The baby loves. The baby indiscriminately smiles at the stranger or stares blatantly and without apology - noticing, seeing, observing the other. They don't pretend to not see that other person and they instead stare unashamed, noticing their existence, acknowledging the presence of another soul, another image of Him. Their cry in the grocery store demands our response and calls us outside of ourselves to compassion when we'd rather just get the job done and do it without distraction or remembering the other in our midst.


The pregnant belly is, too, a sign of life and hope, a sign of God's work continuing in the world. It elicits responses from glee, intrigue, and awe to cynicism, critique, and grief. Just the sight of that growing life can draw out both deep longings and deep wounds. We sometimes cringe at the unprompted hand reaching out but perhaps we can also see the beauty in that instinct, too, While we can absolutely decline unwanted touch if it makes us uncomfortable, we can also recognize the goodness and purity that may be there, the draw within the other to touch something so pure, a desire for a real tangible encounter with hope and even with God. Perhaps we can even view our growing wombs as a sort of sacramental, a tangible sign giving grace to the world.


Our babies can be such a lesson to us in openness to the people around us. They prompt the conversations that would never otherwise have begun. They give a natural segue into a conversation that perhaps one would like to start. They give courage to approach the stranger or allow us to even see the stranger to begin with.


Their ministry goes farther still. Their mere existence brings joy to the sorrowing, comfort to the suffering, acknowledgement to the depressed and forgotten. They minister to the hurting. They bring His love and hope better than we may ever have as an adult striving to do the same. They minister unaware because it is so much a part of who they are. Even those who are annoyed by their presence are offered in that presence the opportunity to love, to make a choice, or even take a glimpse into the mirror that God offers them in that moment - facing the reality of their own cynicism towards innocence and life.
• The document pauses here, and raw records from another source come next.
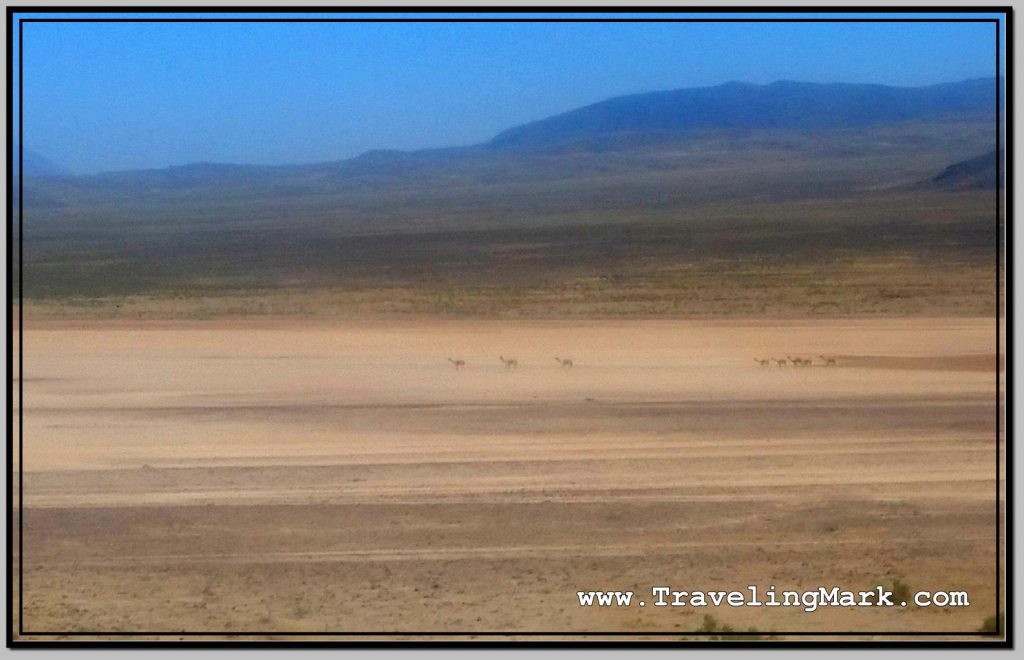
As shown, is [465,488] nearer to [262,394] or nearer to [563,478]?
[563,478]

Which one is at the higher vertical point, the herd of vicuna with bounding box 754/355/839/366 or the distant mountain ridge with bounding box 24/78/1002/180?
the distant mountain ridge with bounding box 24/78/1002/180

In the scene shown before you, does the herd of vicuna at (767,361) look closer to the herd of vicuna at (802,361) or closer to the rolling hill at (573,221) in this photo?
the herd of vicuna at (802,361)

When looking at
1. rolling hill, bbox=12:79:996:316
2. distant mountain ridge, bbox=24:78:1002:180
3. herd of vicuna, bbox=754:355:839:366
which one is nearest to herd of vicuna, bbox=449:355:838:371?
herd of vicuna, bbox=754:355:839:366

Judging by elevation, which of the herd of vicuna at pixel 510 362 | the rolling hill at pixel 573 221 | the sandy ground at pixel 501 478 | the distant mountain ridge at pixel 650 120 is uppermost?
the distant mountain ridge at pixel 650 120

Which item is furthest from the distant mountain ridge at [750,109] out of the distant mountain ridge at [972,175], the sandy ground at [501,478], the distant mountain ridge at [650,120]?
the sandy ground at [501,478]

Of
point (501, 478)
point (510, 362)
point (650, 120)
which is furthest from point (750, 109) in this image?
point (501, 478)

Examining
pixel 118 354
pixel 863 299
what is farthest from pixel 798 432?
pixel 118 354

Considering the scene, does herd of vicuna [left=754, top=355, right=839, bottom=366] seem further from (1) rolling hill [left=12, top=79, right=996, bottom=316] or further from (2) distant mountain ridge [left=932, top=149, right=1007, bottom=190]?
(2) distant mountain ridge [left=932, top=149, right=1007, bottom=190]
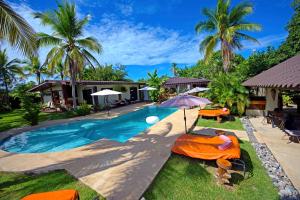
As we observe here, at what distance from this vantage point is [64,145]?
10.6 metres

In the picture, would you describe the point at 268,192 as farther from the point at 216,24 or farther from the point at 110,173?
the point at 216,24

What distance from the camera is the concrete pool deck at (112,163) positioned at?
4.85m

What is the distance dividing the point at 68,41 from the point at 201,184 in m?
16.8

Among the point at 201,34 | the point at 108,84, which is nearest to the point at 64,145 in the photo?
the point at 108,84

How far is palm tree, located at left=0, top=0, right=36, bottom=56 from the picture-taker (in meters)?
5.63

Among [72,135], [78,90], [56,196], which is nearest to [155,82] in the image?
[78,90]

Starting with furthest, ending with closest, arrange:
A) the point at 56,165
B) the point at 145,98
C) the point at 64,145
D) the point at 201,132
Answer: the point at 145,98 → the point at 64,145 → the point at 201,132 → the point at 56,165

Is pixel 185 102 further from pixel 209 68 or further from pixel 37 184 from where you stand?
pixel 209 68

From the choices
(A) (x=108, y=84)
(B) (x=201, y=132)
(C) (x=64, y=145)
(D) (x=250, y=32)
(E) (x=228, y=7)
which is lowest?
(C) (x=64, y=145)

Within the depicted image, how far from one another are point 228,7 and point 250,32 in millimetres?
3458

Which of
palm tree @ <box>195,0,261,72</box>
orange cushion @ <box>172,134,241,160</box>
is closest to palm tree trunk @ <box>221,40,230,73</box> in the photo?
palm tree @ <box>195,0,261,72</box>

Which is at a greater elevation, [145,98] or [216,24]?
[216,24]

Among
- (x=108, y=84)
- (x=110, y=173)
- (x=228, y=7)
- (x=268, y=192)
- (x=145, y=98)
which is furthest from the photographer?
(x=145, y=98)

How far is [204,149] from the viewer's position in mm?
6340
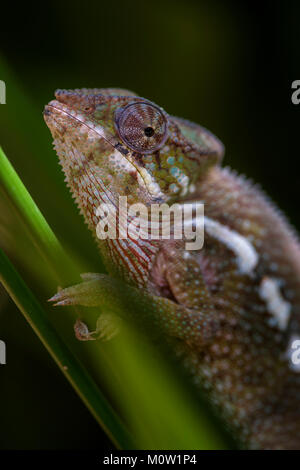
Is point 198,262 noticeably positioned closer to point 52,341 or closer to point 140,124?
point 140,124

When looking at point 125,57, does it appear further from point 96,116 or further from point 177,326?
point 177,326

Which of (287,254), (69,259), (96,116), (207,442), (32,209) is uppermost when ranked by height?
(96,116)

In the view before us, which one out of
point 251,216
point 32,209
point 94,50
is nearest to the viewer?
point 32,209

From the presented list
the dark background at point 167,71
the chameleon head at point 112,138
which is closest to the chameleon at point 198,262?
the chameleon head at point 112,138

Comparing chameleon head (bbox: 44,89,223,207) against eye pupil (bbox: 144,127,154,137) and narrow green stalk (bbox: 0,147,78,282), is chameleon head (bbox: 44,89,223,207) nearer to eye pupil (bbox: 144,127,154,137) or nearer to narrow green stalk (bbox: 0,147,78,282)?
eye pupil (bbox: 144,127,154,137)

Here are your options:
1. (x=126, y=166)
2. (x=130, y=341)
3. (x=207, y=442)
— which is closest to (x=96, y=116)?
(x=126, y=166)

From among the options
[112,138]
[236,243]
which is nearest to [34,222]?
[112,138]

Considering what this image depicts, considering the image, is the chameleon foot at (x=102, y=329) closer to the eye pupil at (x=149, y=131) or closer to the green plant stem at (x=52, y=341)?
the green plant stem at (x=52, y=341)
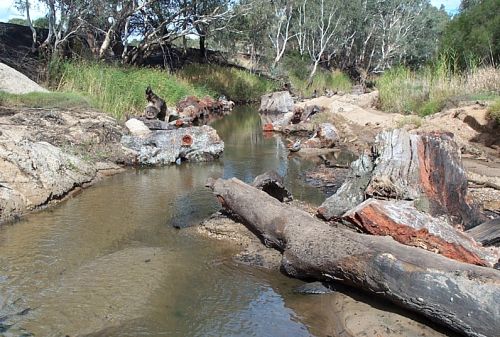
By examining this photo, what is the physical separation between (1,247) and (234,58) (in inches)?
1219

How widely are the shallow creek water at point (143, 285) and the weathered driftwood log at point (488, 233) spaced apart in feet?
4.72

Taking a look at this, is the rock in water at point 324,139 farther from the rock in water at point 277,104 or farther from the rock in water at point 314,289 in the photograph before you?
the rock in water at point 277,104

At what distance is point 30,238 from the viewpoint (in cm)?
555

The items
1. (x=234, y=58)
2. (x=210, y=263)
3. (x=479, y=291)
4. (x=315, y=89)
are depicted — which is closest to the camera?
(x=479, y=291)

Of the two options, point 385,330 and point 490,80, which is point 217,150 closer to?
point 385,330

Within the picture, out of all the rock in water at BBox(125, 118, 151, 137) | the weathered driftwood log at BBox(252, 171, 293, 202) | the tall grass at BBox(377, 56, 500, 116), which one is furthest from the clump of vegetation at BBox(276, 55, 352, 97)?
the weathered driftwood log at BBox(252, 171, 293, 202)

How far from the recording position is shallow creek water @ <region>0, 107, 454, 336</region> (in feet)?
12.4

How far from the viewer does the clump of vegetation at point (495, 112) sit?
1056 cm

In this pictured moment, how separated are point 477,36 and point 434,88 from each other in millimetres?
4391

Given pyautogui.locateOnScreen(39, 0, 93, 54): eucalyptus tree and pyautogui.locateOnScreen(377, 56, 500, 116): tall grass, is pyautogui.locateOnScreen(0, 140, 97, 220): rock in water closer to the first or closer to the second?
pyautogui.locateOnScreen(39, 0, 93, 54): eucalyptus tree

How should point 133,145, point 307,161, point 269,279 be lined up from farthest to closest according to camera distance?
point 307,161
point 133,145
point 269,279

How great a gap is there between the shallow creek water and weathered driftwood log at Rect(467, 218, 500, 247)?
144 centimetres

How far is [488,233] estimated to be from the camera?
480 centimetres

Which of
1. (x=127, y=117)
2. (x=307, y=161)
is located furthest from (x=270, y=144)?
(x=127, y=117)
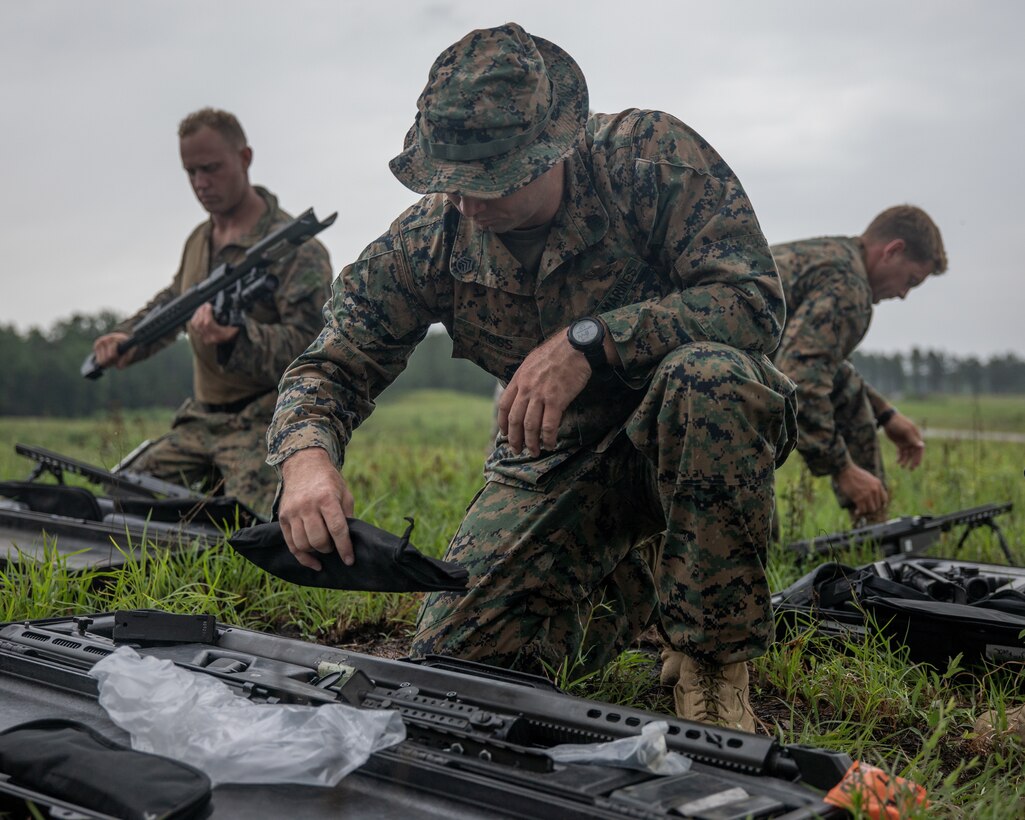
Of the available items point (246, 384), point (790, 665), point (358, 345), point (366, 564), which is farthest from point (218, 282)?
point (790, 665)

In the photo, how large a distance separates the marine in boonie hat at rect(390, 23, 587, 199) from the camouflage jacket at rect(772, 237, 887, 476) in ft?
7.72

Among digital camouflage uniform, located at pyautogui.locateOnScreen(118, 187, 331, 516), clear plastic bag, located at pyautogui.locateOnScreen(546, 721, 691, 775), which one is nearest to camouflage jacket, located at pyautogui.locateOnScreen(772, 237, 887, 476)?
digital camouflage uniform, located at pyautogui.locateOnScreen(118, 187, 331, 516)

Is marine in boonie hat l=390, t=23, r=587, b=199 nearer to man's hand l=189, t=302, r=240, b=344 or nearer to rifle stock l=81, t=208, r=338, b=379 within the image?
rifle stock l=81, t=208, r=338, b=379

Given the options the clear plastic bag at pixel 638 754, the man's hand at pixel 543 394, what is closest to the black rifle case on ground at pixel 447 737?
the clear plastic bag at pixel 638 754

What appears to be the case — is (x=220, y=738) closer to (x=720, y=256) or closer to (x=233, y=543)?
(x=233, y=543)

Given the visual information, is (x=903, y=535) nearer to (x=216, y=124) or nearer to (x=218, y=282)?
(x=218, y=282)

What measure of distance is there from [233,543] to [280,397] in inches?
18.7

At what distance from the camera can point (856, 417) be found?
5.25 metres

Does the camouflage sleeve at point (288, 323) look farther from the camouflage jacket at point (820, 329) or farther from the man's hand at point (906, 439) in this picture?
the man's hand at point (906, 439)

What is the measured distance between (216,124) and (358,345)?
296cm

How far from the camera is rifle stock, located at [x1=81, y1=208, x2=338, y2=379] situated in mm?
4797

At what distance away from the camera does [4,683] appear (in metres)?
2.11

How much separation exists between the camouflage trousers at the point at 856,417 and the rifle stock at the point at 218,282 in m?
2.63

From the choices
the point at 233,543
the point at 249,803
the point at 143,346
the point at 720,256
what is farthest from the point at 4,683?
the point at 143,346
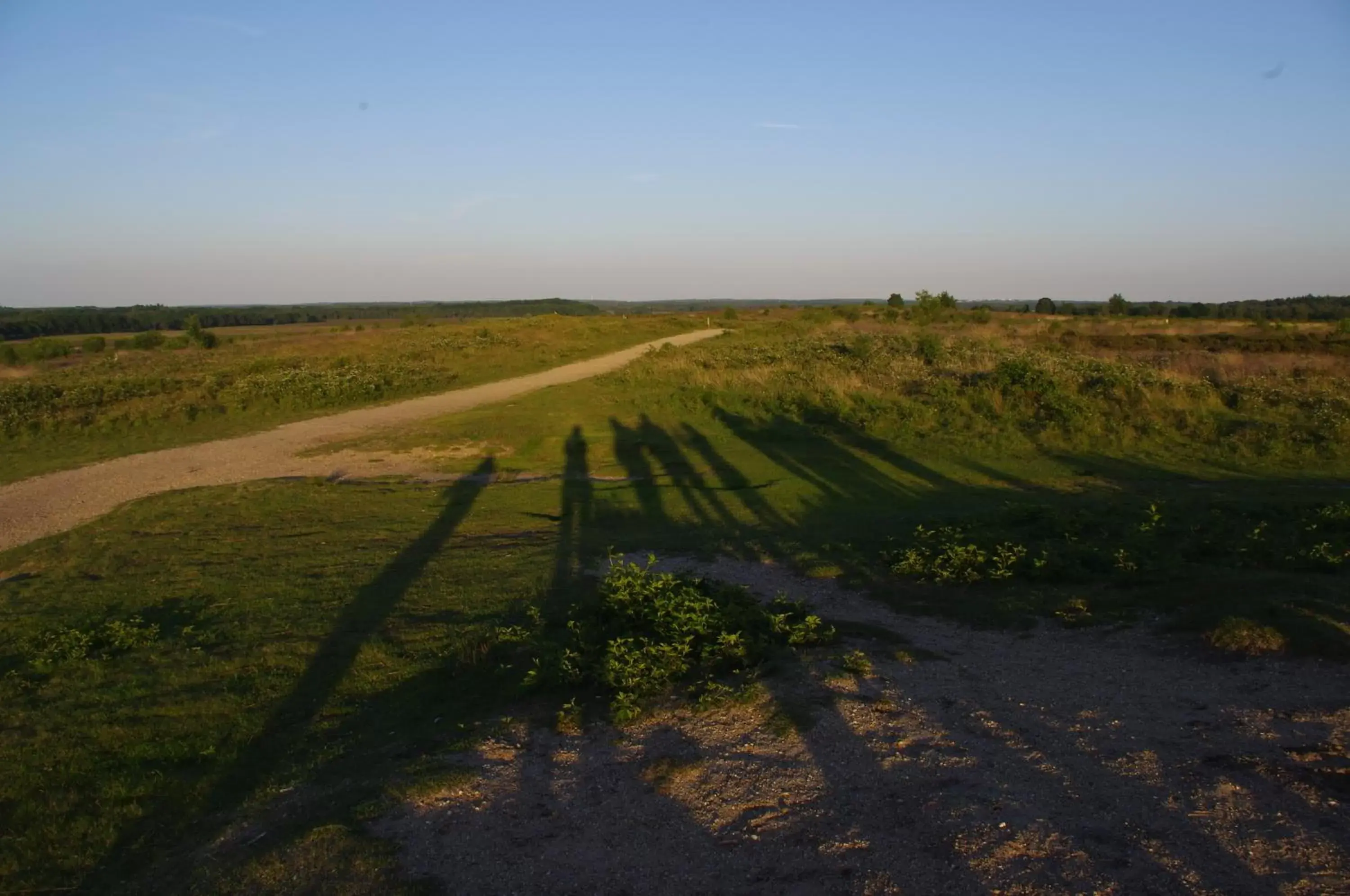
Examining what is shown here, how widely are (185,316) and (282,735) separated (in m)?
144

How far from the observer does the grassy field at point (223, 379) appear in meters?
19.5

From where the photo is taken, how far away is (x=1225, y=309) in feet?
273

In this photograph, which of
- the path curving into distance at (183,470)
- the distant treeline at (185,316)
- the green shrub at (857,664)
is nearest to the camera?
the green shrub at (857,664)

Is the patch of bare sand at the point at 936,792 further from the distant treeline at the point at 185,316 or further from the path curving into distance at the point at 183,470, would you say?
the distant treeline at the point at 185,316

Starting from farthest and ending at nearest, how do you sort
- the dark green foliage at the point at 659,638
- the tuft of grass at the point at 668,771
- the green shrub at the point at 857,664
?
the green shrub at the point at 857,664 < the dark green foliage at the point at 659,638 < the tuft of grass at the point at 668,771

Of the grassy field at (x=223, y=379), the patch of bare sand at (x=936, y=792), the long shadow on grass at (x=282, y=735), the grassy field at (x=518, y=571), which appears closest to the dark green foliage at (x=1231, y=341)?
the grassy field at (x=518, y=571)

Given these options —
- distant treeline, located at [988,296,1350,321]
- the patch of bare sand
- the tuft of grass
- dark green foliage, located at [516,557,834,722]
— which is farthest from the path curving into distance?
distant treeline, located at [988,296,1350,321]

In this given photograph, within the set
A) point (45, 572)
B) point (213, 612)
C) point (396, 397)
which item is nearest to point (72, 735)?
point (213, 612)

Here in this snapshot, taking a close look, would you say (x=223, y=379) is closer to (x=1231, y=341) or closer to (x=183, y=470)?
(x=183, y=470)

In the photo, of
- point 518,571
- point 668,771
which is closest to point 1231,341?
point 518,571

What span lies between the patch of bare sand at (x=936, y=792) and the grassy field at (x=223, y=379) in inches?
593

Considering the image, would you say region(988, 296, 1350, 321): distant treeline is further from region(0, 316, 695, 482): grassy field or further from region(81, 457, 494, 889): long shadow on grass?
region(81, 457, 494, 889): long shadow on grass

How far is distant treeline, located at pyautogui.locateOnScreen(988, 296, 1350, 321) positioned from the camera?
2576 inches

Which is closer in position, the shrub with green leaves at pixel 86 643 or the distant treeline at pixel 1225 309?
the shrub with green leaves at pixel 86 643
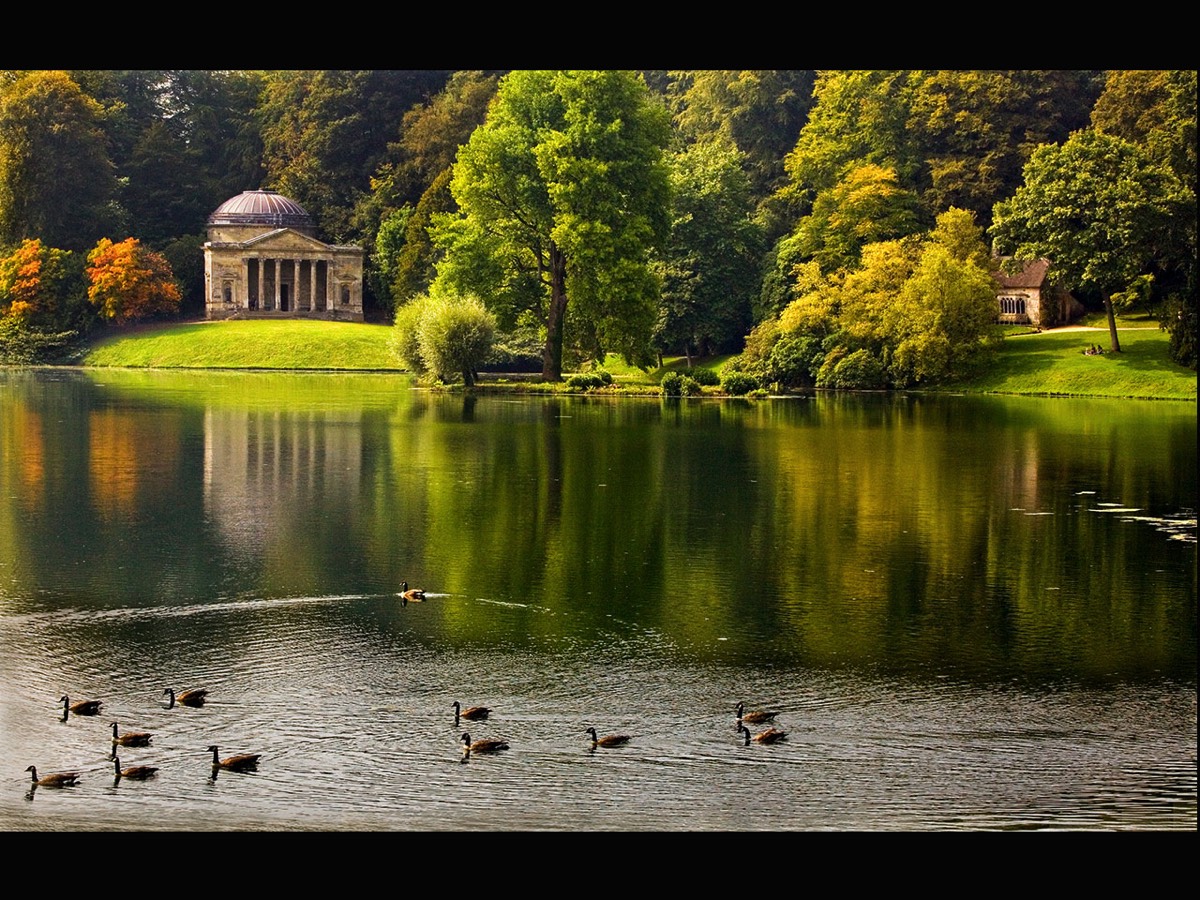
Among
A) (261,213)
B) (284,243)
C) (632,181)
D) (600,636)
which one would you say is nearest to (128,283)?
(284,243)

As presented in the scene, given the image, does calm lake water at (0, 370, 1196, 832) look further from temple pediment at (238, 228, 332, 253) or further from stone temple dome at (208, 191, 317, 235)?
stone temple dome at (208, 191, 317, 235)

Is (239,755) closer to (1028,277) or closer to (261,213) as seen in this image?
(1028,277)

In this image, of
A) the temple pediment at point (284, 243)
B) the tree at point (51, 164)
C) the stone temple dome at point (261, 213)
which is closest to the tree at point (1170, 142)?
the temple pediment at point (284, 243)

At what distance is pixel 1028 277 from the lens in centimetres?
7756

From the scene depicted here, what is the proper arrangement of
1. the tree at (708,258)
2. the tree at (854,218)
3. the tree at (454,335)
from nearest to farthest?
the tree at (454,335) → the tree at (854,218) → the tree at (708,258)

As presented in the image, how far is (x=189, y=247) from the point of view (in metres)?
104

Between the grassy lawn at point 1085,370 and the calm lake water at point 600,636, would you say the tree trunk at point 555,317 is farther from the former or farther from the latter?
the calm lake water at point 600,636

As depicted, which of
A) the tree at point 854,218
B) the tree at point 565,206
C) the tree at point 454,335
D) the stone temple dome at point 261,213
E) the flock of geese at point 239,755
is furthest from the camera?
the stone temple dome at point 261,213

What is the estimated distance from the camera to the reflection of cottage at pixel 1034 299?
76.5 metres

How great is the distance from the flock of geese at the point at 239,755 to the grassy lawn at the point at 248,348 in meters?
66.8

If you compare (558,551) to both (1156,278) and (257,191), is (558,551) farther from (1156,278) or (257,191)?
(257,191)

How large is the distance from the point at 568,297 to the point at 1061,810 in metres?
54.8

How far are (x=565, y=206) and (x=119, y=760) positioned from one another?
171 ft

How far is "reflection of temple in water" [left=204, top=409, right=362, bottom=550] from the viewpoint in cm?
2686
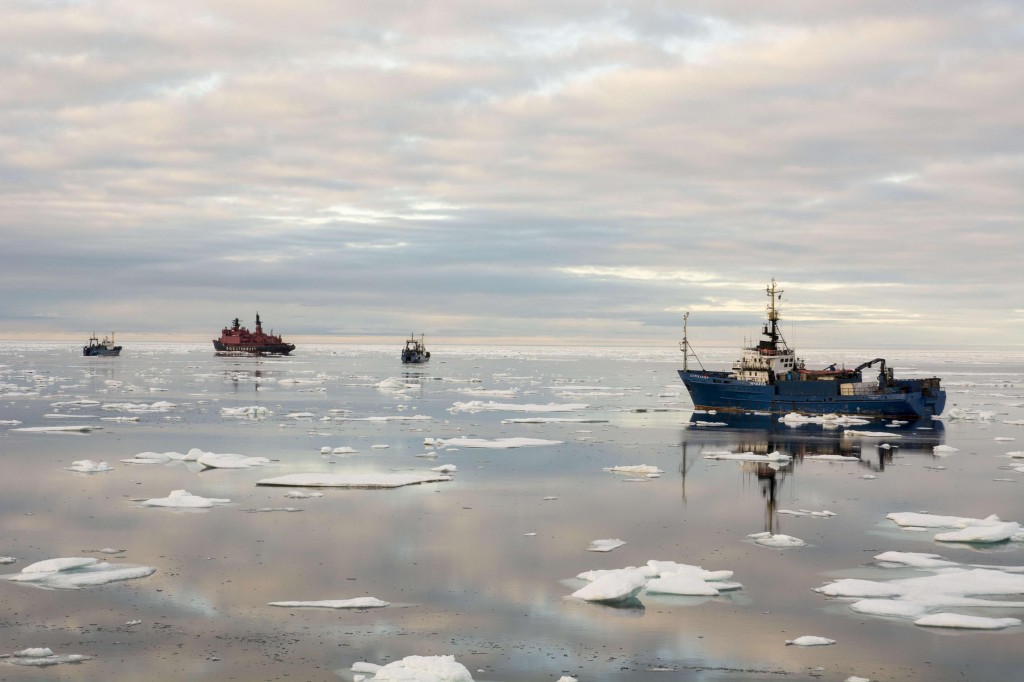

I remember once as a college age girl searching, hurting, trying to find where He was speaking to me. The mission in the inner city where I often attended Mass was filled with little children. One little boy reached out. He wanted me to hold him during the Mass. The love he shared, just holding that sweet little frame against mine, was so healing. It brought grounding and a bit of solace and heart mending in a time of confusion and hurt. And though he probably would've been happy in anyone's arms, he had chosen mine. He ministered God's love and healing to me, without shame, without asking anything in return.


We can let our little ones do the same. We can let them bring that joy and love and offer of a hope they don't even know they possess to the people around us. We can let them draw us out of ourselves and be present to others. These babies and children are a gift. In a time of life when time and energy and ability to minister to the world might feel inadequate - like pregnancy and postpartum and years of wrangling little ones - we can choose to see that we have been entrusted with a gift better than any we could muster up in a structured program, outreach, blog post, or classroom.


He has entrusted them to us, the mothers, and through our discernment and generosity, we can help them be a gift to the world. Of course it must always be with prudence, protection, and their needs met first. As mother, the baby's needs, safety, and best interest are priority before those of others. No one is owed a touch of our baby or belly or even necessarily our limited time or energy. But allowing these little ones to be the gift that they are to us AND to the rest of the world is a true ministry indeed. The part that the babies play in the Body of Christ - in utero and out - cannot be replicated and is designed to be shared.